Across the lines of the records below, how many have the string "estimates" in them? Answer with the number alone.

== Segment start ==

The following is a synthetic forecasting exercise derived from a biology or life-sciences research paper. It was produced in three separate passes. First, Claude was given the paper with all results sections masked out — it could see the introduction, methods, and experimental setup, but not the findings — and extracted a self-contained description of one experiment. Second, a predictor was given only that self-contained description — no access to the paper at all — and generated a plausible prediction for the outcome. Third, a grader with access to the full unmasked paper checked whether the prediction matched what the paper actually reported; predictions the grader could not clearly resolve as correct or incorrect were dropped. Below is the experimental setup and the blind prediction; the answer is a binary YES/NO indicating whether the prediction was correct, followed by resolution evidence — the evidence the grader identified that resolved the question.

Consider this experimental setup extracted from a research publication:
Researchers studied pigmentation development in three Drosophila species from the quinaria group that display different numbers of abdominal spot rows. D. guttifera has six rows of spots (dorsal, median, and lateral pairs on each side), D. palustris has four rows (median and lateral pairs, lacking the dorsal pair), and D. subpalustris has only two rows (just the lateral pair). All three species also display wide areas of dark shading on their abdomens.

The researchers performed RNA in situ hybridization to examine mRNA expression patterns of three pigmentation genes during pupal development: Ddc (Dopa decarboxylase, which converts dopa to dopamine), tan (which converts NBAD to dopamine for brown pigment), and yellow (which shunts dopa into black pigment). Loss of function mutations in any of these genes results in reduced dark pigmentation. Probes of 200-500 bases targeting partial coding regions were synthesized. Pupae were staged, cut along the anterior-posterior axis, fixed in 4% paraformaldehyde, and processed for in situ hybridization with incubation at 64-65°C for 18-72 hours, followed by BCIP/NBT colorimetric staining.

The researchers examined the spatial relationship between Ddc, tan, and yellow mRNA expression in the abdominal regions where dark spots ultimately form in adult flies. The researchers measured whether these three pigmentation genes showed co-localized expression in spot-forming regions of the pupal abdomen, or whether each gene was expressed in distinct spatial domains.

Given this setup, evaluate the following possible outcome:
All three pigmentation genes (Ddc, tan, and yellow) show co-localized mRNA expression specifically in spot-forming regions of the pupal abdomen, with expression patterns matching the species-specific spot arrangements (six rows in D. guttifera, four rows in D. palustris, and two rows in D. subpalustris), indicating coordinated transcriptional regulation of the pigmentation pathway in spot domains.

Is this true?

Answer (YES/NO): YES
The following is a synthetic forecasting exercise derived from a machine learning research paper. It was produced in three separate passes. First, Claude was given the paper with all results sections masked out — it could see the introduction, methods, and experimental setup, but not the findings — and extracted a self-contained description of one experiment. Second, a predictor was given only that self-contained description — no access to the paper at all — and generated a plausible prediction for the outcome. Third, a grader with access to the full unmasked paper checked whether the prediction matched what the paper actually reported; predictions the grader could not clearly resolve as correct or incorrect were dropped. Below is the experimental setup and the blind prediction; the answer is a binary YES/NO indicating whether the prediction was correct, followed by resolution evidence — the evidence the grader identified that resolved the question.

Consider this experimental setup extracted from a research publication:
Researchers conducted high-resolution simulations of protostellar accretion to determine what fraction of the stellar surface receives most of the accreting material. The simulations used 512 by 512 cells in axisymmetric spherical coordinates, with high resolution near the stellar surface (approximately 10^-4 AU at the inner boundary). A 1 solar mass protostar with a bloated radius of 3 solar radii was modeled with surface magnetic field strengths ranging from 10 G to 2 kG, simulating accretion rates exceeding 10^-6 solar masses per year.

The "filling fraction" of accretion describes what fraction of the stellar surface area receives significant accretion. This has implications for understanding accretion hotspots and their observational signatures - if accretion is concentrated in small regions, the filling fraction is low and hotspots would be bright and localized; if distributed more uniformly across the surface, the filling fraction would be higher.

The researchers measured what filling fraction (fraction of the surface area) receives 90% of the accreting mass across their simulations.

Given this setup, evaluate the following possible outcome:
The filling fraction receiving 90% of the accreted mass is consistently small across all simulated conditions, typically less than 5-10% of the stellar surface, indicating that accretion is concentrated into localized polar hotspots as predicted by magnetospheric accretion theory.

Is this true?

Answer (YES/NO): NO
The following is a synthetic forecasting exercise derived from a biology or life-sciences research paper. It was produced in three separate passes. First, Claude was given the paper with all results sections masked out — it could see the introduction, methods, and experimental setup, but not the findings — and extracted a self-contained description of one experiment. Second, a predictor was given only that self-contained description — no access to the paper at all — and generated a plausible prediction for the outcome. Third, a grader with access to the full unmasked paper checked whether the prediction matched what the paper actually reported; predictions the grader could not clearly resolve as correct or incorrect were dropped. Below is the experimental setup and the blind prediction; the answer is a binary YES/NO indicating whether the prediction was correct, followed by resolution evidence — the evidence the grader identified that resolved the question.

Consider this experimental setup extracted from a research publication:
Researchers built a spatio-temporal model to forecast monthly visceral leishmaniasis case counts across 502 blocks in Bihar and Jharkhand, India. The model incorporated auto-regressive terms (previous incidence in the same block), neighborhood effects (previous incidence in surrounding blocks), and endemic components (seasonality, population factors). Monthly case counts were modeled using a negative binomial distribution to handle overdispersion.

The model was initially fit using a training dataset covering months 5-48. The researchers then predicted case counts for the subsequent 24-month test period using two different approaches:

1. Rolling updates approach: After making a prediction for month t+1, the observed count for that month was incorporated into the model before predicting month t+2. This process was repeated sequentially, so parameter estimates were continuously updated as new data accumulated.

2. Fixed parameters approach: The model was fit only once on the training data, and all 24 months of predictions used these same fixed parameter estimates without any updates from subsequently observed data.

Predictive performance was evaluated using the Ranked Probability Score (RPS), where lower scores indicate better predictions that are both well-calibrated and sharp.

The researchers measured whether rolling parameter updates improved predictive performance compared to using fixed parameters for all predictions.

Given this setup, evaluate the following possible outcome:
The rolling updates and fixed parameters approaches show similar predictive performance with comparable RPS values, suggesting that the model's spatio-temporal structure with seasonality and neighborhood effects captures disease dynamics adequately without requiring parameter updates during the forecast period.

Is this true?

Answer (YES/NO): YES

== Segment end ==

Written response:
2